### DESCRIPCIÓN DE LA TAREA
Devuelve íntegro, palabra por palabra, el texto sobre la apatridia en la República Dominicana.

“Nosotros agregamos los que podríamos denominar “apátridas por ignorancia”, para referirnos a personas y sus descendientes que han sufrido marginalidad y/o desconocen sus derechos a ser educados y documentados, transmitiendo a sus hijos este pesado fardo: un desamparo doloroso e innecesario, que en sentido general se asocia a quienes se encuentran en condiciones de pobreza.”*   – Roberto Rosario Márquez          

Quiérase o no, el reconocido derecho del Estado soberano de regular la nacionalidad está limitado por el preeminente principio de salvaguardar los derechos humanos de todas las personas en su territorio, y evitar la apatridia.  Podemos patalear y negar con argumentos teóricos la existencia de apátridas en el país, y acusar de injerencia en los asuntos internos de nuestra nación a quienes buscan eliminar este flagelo de la humanidad; pero así como nadie se puede escudar en el derecho a la privacidad del hogar para perpetrar la violencia doméstica, la soberanía no da derecho al Estado a privar del reconocimiento de la nacionalidad a personas nacidas dentro de sus fronteras, si carecen de otra. Al menos no en el siglo XXI. Basado en el principio de la preeminencia del deber del Estado de garantizar el derecho a la nacionalidad y eliminar la apatridia, diversos organismos internacionales y oenegés dan seguimiento a la cuestión de los apátridas en la República Dominicana, y con mayor intensidad después de la Sentencia 168/13 y la cuestionada determinación del Tribunal Constitucional de que nunca hemos estado vinculados a la Corte Interamericana de Derechos Humanos, sin que ese monitoreo implique violación alguna de la soberanía del Estado.

(Un bloque de datos)
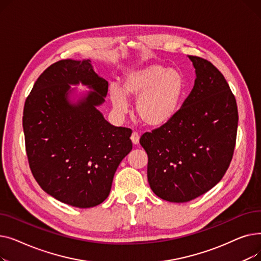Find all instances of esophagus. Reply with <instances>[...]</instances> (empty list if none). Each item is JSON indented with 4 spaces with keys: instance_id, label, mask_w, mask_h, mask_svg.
Here are the masks:
<instances>
[{
    "instance_id": "esophagus-1",
    "label": "esophagus",
    "mask_w": 261,
    "mask_h": 261,
    "mask_svg": "<svg viewBox=\"0 0 261 261\" xmlns=\"http://www.w3.org/2000/svg\"><path fill=\"white\" fill-rule=\"evenodd\" d=\"M131 141L133 145H138L140 142V134L138 132H133L131 135Z\"/></svg>"
}]
</instances>
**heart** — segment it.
<instances>
[{
    "instance_id": "heart-1",
    "label": "heart",
    "mask_w": 261,
    "mask_h": 261,
    "mask_svg": "<svg viewBox=\"0 0 261 261\" xmlns=\"http://www.w3.org/2000/svg\"><path fill=\"white\" fill-rule=\"evenodd\" d=\"M184 75L159 63L147 64L129 71L122 89L110 87V98L118 113L128 110L127 96L138 98L136 114L147 126L160 127L179 113L186 95Z\"/></svg>"
}]
</instances>
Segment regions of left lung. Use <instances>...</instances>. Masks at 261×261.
Returning a JSON list of instances; mask_svg holds the SVG:
<instances>
[{"label": "left lung", "instance_id": "obj_1", "mask_svg": "<svg viewBox=\"0 0 261 261\" xmlns=\"http://www.w3.org/2000/svg\"><path fill=\"white\" fill-rule=\"evenodd\" d=\"M196 70L193 90L166 125L146 132L150 187L174 203L194 200L220 182L234 153L238 110L224 76L210 61L188 56Z\"/></svg>", "mask_w": 261, "mask_h": 261}]
</instances>
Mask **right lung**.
<instances>
[{"label": "right lung", "mask_w": 261, "mask_h": 261, "mask_svg": "<svg viewBox=\"0 0 261 261\" xmlns=\"http://www.w3.org/2000/svg\"><path fill=\"white\" fill-rule=\"evenodd\" d=\"M91 91L77 102L71 85ZM108 81L91 60H60L48 66L26 98L23 130L33 175L46 194L79 208L102 203L114 173L131 150V129L108 122L97 109Z\"/></svg>", "instance_id": "add662e5"}]
</instances>
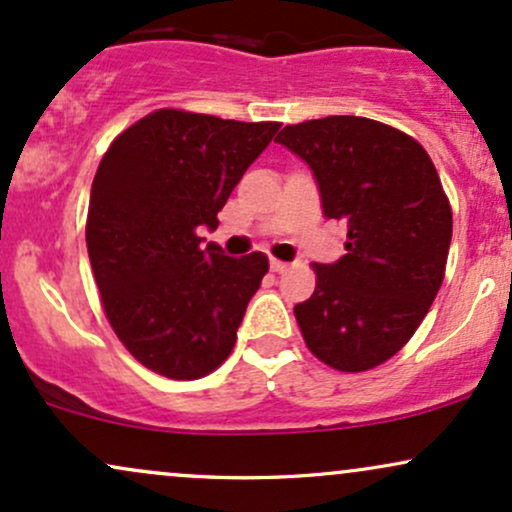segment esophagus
Masks as SVG:
<instances>
[{
  "instance_id": "1",
  "label": "esophagus",
  "mask_w": 512,
  "mask_h": 512,
  "mask_svg": "<svg viewBox=\"0 0 512 512\" xmlns=\"http://www.w3.org/2000/svg\"><path fill=\"white\" fill-rule=\"evenodd\" d=\"M269 267H272L274 274H284L286 269H289V264L281 262V260H269Z\"/></svg>"
}]
</instances>
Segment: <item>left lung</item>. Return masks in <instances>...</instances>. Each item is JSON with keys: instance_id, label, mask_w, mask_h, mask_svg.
Instances as JSON below:
<instances>
[{"instance_id": "obj_1", "label": "left lung", "mask_w": 512, "mask_h": 512, "mask_svg": "<svg viewBox=\"0 0 512 512\" xmlns=\"http://www.w3.org/2000/svg\"><path fill=\"white\" fill-rule=\"evenodd\" d=\"M276 142L313 170L327 219L346 223V255L313 264L315 293L293 308L308 349L344 373L392 358L443 284L452 211L424 146L354 115L286 125Z\"/></svg>"}]
</instances>
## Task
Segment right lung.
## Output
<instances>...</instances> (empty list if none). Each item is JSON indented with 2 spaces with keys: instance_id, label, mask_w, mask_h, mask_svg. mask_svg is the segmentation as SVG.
<instances>
[{
  "instance_id": "add662e5",
  "label": "right lung",
  "mask_w": 512,
  "mask_h": 512,
  "mask_svg": "<svg viewBox=\"0 0 512 512\" xmlns=\"http://www.w3.org/2000/svg\"><path fill=\"white\" fill-rule=\"evenodd\" d=\"M279 122L163 108L105 151L91 187L86 248L101 303L142 366L197 380L226 361L269 260L202 245Z\"/></svg>"
}]
</instances>
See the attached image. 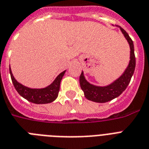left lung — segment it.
<instances>
[{
    "label": "left lung",
    "instance_id": "left-lung-1",
    "mask_svg": "<svg viewBox=\"0 0 149 149\" xmlns=\"http://www.w3.org/2000/svg\"><path fill=\"white\" fill-rule=\"evenodd\" d=\"M118 27L120 28V31L129 44L131 49L129 64L125 70V72H123V74L118 79L113 81L112 84L105 86H98L91 84L85 79L84 72L82 71L81 75L79 77L80 87L84 91L85 97L91 101L97 103H106L119 97L125 91V89L127 88V85L129 84L132 76L134 74L135 69V56L133 41L130 38L128 34L121 27Z\"/></svg>",
    "mask_w": 149,
    "mask_h": 149
}]
</instances>
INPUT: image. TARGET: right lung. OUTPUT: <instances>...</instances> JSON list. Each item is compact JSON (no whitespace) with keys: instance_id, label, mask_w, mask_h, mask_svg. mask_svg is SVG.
<instances>
[{"instance_id":"1","label":"right lung","mask_w":149,"mask_h":149,"mask_svg":"<svg viewBox=\"0 0 149 149\" xmlns=\"http://www.w3.org/2000/svg\"><path fill=\"white\" fill-rule=\"evenodd\" d=\"M9 70H10L11 80H12L14 86L17 91V93H19L22 97H24L29 102L36 104H49V103L54 101L57 98L58 91H59V87H60L61 80L65 72V70L61 72L60 74H58V77H56L55 80L50 84L49 86H46L45 88L32 89L18 83L13 76L12 72L10 70V67H9Z\"/></svg>"}]
</instances>
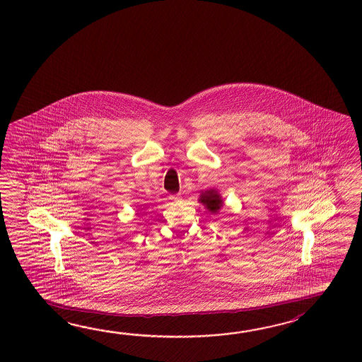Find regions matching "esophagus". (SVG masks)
<instances>
[{
    "label": "esophagus",
    "mask_w": 362,
    "mask_h": 362,
    "mask_svg": "<svg viewBox=\"0 0 362 362\" xmlns=\"http://www.w3.org/2000/svg\"><path fill=\"white\" fill-rule=\"evenodd\" d=\"M170 200L173 203H178L181 200V195H170Z\"/></svg>",
    "instance_id": "34e87169"
}]
</instances>
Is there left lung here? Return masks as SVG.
<instances>
[{
    "instance_id": "left-lung-1",
    "label": "left lung",
    "mask_w": 362,
    "mask_h": 362,
    "mask_svg": "<svg viewBox=\"0 0 362 362\" xmlns=\"http://www.w3.org/2000/svg\"><path fill=\"white\" fill-rule=\"evenodd\" d=\"M199 202L212 214H216L220 208L223 207V204L221 195L215 189H211V190H207V192H202L199 197Z\"/></svg>"
}]
</instances>
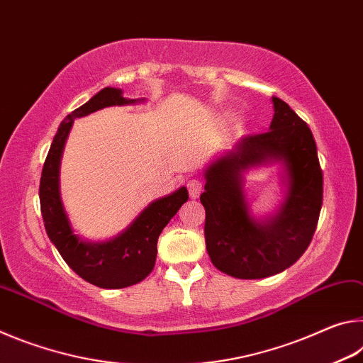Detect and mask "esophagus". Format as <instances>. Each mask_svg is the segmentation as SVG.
Returning a JSON list of instances; mask_svg holds the SVG:
<instances>
[{"label": "esophagus", "instance_id": "1", "mask_svg": "<svg viewBox=\"0 0 363 363\" xmlns=\"http://www.w3.org/2000/svg\"><path fill=\"white\" fill-rule=\"evenodd\" d=\"M187 189H189V194L192 199H196V196L200 195L201 189H203V184H201L200 179H189L187 181Z\"/></svg>", "mask_w": 363, "mask_h": 363}]
</instances>
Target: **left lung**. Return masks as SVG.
<instances>
[{"label":"left lung","instance_id":"8db88e82","mask_svg":"<svg viewBox=\"0 0 363 363\" xmlns=\"http://www.w3.org/2000/svg\"><path fill=\"white\" fill-rule=\"evenodd\" d=\"M269 131L243 136L233 150L205 171L206 251L214 267L235 279H264L293 266L314 237L323 200L317 145L307 123L272 97ZM286 167L287 195L277 215L264 221L249 214L242 173L264 162Z\"/></svg>","mask_w":363,"mask_h":363}]
</instances>
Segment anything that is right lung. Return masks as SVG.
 Segmentation results:
<instances>
[{
	"label": "right lung",
	"mask_w": 363,
	"mask_h": 363,
	"mask_svg": "<svg viewBox=\"0 0 363 363\" xmlns=\"http://www.w3.org/2000/svg\"><path fill=\"white\" fill-rule=\"evenodd\" d=\"M134 102L139 99H126L121 89L104 88L82 107L67 115L52 139L40 181L41 216L49 240L73 272L101 288L136 285L152 272L160 233L189 199L187 189L181 187L168 196L152 201L126 230L108 242H84L73 233L59 190L60 157L73 121L104 107Z\"/></svg>",
	"instance_id": "1"
}]
</instances>
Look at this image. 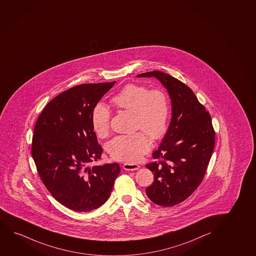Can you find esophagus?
Listing matches in <instances>:
<instances>
[{"instance_id": "obj_1", "label": "esophagus", "mask_w": 256, "mask_h": 256, "mask_svg": "<svg viewBox=\"0 0 256 256\" xmlns=\"http://www.w3.org/2000/svg\"><path fill=\"white\" fill-rule=\"evenodd\" d=\"M123 168L126 170H136L140 168V166L136 164H124L123 165Z\"/></svg>"}]
</instances>
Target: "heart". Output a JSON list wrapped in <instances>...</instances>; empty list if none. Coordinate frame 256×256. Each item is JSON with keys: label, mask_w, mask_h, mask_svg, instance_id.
<instances>
[{"label": "heart", "mask_w": 256, "mask_h": 256, "mask_svg": "<svg viewBox=\"0 0 256 256\" xmlns=\"http://www.w3.org/2000/svg\"><path fill=\"white\" fill-rule=\"evenodd\" d=\"M112 103L118 109L132 112L135 129L141 130L115 136L108 142L107 150L115 160L136 162L149 152L147 136L156 140L164 134L170 109L168 94L161 88L150 89L142 84H128L112 97ZM92 126L100 138H106L110 133V112L103 104L94 106Z\"/></svg>", "instance_id": "heart-1"}]
</instances>
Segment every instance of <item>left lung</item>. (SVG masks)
I'll use <instances>...</instances> for the list:
<instances>
[{"mask_svg":"<svg viewBox=\"0 0 256 256\" xmlns=\"http://www.w3.org/2000/svg\"><path fill=\"white\" fill-rule=\"evenodd\" d=\"M138 77H156L172 98V118L155 161L146 164L154 182L146 194L154 204L170 207L184 201L201 184L216 141L210 114L187 84L160 71Z\"/></svg>","mask_w":256,"mask_h":256,"instance_id":"left-lung-1","label":"left lung"}]
</instances>
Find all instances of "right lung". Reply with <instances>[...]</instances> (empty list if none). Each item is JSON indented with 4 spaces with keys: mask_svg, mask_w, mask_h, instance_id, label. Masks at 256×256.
Masks as SVG:
<instances>
[{
    "mask_svg": "<svg viewBox=\"0 0 256 256\" xmlns=\"http://www.w3.org/2000/svg\"><path fill=\"white\" fill-rule=\"evenodd\" d=\"M115 82L69 88L52 98L36 121L32 156L37 172L52 196L72 210L100 207L120 173L116 162L88 167L103 152L92 126V110Z\"/></svg>",
    "mask_w": 256,
    "mask_h": 256,
    "instance_id": "right-lung-1",
    "label": "right lung"
}]
</instances>
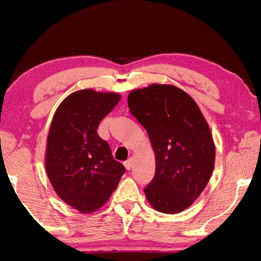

### RESPUESTA
“Nosotros agregamos los que podríamos denominar “apátridas por ignorancia”, para referirnos a personas y sus descendientes que han sufrido marginalidad y/o desconocen sus derechos a ser educados y documentados, transmitiendo a sus hijos este pesado fardo: un desamparo doloroso e innecesario, que en sentido general se asocia a quienes se encuentran en condiciones de pobreza.”*   – Roberto Rosario Márquez          

Quiérase o no, el reconocido derecho del Estado soberano de regular la nacionalidad está limitado por el preeminente principio de salvaguardar los derechos humanos de todas las personas en su territorio, y evitar la apatridia.  Podemos patalear y negar con argumentos teóricos la existencia de apátridas en el país, y acusar de injerencia en los asuntos internos de nuestra nación a quienes buscan eliminar este flagelo de la humanidad; pero así como nadie se puede escudar en el derecho a la privacidad del hogar para perpetrar la violencia doméstica, la soberanía no da derecho al Estado a privar del reconocimiento de la nacionalidad a personas nacidas dentro de sus fronteras, si carecen de otra. Al menos no en el siglo XXI. Basado en el principio de la preeminencia del deber del Estado de garantizar el derecho a la nacionalidad y eliminar la apatridia, diversos organismos internacionales y oenegés dan seguimiento a la cuestión de los apátridas en la República Dominicana, y con mayor intensidad después de la Sentencia 168/13 y la cuestionada determinación del Tribunal Constitucional de que nunca hemos estado vinculados a la Corte Interamericana de Derechos Humanos, sin que ese monitoreo implique violación alguna de la soberanía del Estado.